Dank der SPD-Fraktion hat die Koalition gerade im Bereich der Arbeitsmarktpolitik schon sehr viele Reformen umgesetzt und damit auch zentrale Forderungen der Gewerkschaften erfüllt. Droht dieses Jahr beim 1. Mai Langeweile?

Sicher nicht! Für die Rechte der arbeitenden Menschen zu kämpfen, ist und bleibt eine wichtige und spannende Aufgabe.

Der 1. Mai ist ein traditionsreicher Tag, der aber nicht dafür da ist, alte Rituale wieder aufleben zu lassen. Es gilt vielmehr, den Blick in die Zukunft zu richten. Dafür steht auch das diesjährige Motto.

Das Motto des 1. Mai ist „Die Arbeit der Zukunft gestalten wir“. Worauf kommt es dabei aus Ihrer Sicht an?

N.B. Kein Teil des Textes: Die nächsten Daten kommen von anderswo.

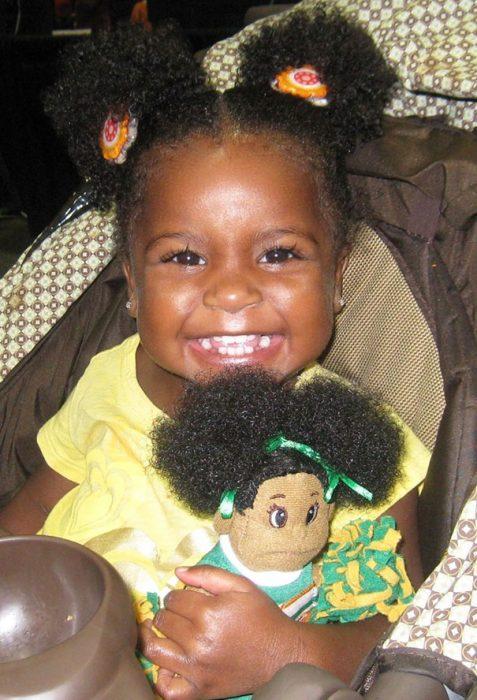 Niña con su muñeca en los brazos sentadas en un sofá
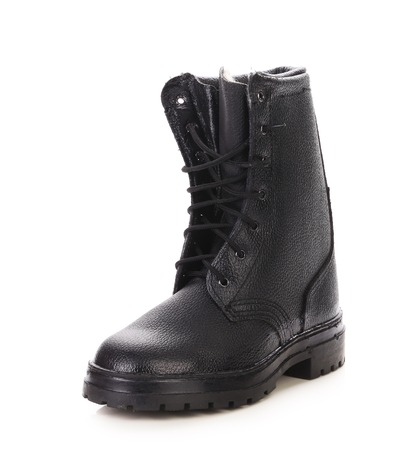 Leather winter black boot. Isolated on a white background. photo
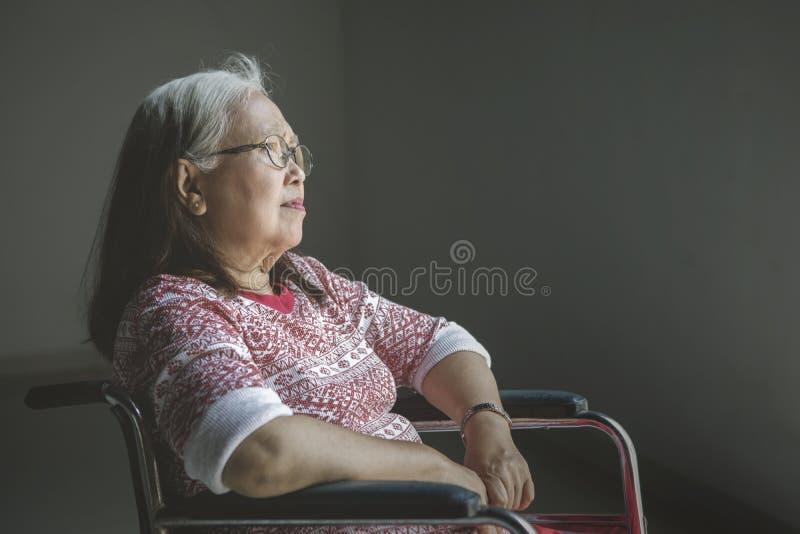Den höga kvinnan ser eftertänksam i en rullstol royaltyfria foton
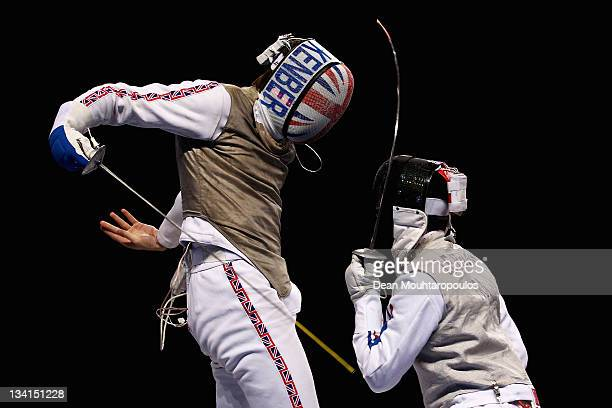 Jamie Kenber of Great Britain in action against Erwaan Le Pechoux of France during the Men's Foil Semi Final Team Event at the Fencing Invitational...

Die Arbeitswelt ändert sich rasant. Das ist mit vielen positiven Entwicklungen verbunden, aber auch mit großen Herausforderungen. Ich sehe es als unsere Aufgabe an, diesen Wandel gemeinsam mit den Sozialpartnern zu gestalten. Gerade was den Komplex Arbeitsstress, Verfügbarkeit, Gesundheit am Arbeitsplatz betrifft, gibt es eine Menge zu tun. Die Belastungen für Arbeitnehmerinnen und Arbeitnehmer sind andere als noch vor zwanzig Jahren, aber sie sind nicht geringer geworden. Deshalb ist der 1. Mai alles andere als langweilig oder überholt. Es ist der Tag, an dem für gute Arbeit gekämpft wird, und das ist heute genauso wichtig wie in den Jahrzehnten zuvor.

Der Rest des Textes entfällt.